Tulip Festivals are held in several cities around the world, including a number in North America — most often cities with Dutch heritage — such as Albany (New York); Ottawa (Ontario); Gatineau (Quebec); Montreal (Quebec); Holland (Michigan); Lehi (Utah); Orange City (Iowa); Pella (Iowa); Mount Vernon (Washington); and Woodburn (Oregon), and in other countries such as Australia India and England. The tulips are considered a welcome harbinger of spring, and a tulip festival permits residents to see them at their best advantage. The festivals are also popular tourist attractions. The tulips are displayed throughout the cities. In certain years the peak of tulips does not coincide with the actual festival due to climatic conditions.
- The Tulip Festival of Albany, New York is set in Albany’s historic Washington Park. Each year, this traditional Albany event greets spring with thousands of tulips blooming in a myriad of colors and varieties. Thousands from across the Capital District and beyond come to Tulip Fest each May to celebrate Albany’s rich Dutch heritage.

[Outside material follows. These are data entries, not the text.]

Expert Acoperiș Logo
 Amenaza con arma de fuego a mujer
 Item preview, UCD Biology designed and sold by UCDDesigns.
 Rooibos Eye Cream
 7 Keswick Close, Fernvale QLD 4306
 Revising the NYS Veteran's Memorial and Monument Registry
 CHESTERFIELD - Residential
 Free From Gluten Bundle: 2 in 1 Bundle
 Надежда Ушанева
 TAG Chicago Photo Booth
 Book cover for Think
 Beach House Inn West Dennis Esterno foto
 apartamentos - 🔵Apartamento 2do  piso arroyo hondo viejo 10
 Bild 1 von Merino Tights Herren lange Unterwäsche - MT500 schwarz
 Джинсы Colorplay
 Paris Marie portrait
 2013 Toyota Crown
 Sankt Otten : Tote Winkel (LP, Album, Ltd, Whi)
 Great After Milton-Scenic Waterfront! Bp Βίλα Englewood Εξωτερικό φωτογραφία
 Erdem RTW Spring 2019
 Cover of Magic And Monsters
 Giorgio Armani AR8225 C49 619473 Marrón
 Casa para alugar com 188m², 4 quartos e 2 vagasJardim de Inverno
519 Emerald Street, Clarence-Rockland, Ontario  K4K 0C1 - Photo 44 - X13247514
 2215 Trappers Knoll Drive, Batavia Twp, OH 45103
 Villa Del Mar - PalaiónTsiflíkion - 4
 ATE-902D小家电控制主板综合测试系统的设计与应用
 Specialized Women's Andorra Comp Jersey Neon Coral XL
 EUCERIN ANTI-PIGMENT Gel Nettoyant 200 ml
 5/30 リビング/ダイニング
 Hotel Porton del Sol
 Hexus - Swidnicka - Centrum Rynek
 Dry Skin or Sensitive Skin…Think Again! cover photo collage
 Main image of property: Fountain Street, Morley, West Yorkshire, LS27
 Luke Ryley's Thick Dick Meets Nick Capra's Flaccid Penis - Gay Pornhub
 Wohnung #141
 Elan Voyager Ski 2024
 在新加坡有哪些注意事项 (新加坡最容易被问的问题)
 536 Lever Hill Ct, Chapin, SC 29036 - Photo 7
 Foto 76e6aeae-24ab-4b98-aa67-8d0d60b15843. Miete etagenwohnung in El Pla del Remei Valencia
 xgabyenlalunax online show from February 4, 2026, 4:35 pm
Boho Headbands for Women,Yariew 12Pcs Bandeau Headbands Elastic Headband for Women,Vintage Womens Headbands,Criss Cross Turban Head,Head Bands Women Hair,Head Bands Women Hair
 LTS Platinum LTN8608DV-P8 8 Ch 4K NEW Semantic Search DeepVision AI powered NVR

- The Canadian Tulip Festival, which claims to be the world's largest tulip festival, is a major event held annually each May in Ottawa, Ontario, Canada. During World War II, the Dutch Royal Family took refuge in Canada. Princess Margriet of the Netherlands was born at Ottawa Civic Hospital in 1943, and the Canadian government declared the land to be extraterritorial. This was done to ensure that the princess would have Dutch citizenship. Every year since, Queen Juliana and the royal family after her death have sent tulip bulbs for the festival.
- Belle Plaine, Kansas, home of the Bartlett Arboretum has held its Tulip Time Festival on the third weekend in April since 1986 with arts and craft, live music, carnival, and other fun and games. Belle Plaine used to be famous for having the most tulips planted in one spot in the USA.
- Fulton, Illinois's Dutch Days festival is held the first weekend of every May. It was first celebrated as an "Authentic Dutch Dinner" in 1974 by the local Christian school.
- Lehi, Utah's Thanksgiving Point hosts a tulip festival during April and May. The three weekend festival includes daffodils and tulips, garden tours, performances, and activities. One Friday and Saturday weekend includes Dutch Days with Dutch music, dance, and food.
- Lynden, Washington's Holland Days festival is held the first weekend of every traditional song and dance, and Dutch markets.
- Holland, Michigan's Tulip Time festival is the largest tulip festival in the United States. For more information, see Tulip Time.
- Orange City, Iowa's Tulip Festival is celebrated annually on the 3rd weekend in May is held dear by Orange City's inhabitants with a flower show, an evening performance of a Broadway play, afternoon and evening parades, and street dancing by old and young alike. The festival begins on Wednesday for the locals and continues through Saturday drawing over 150,000 people.
- Pella, Iowa's Tulip Time festival, also celebrated in early May, began in 1935 in celebration of the town's heritage. It is a three-day event that features street washing parades, costumed wooden shoe dancers, wooden shoe carving demonstrations, street vendors selling poffertjes and an antique Dutch street organ.
- The Skagit Valley Tulip Festival in Washington has been held every April since 1983. Featuring dozens of tulip and daffodil fields as well as display gardens, gift shops, and tour activities, this festival attracts visitors of all ages.
- Woodburn, Oregon has been celebrating its Tulip Fest every year starting in March since 1986.
- Spalding (England) has an annual Tulip Parade that takes place on the first Saturday in May, and is a major tourist attraction, comprising a procession of floats on various themes, each decorated with tulip petals, a by-product of the bulb industry.
- Srinagar, India celebrates Tulip Festival in the month of April in the Indira Gandhi Memorial Tulip Garden, which is considered to be largest Tulip garden in Asia.
The tulip-festivals are being held in honour of the Dutch-American immigrants who brought the (then highly expensive) tulips to the Americas.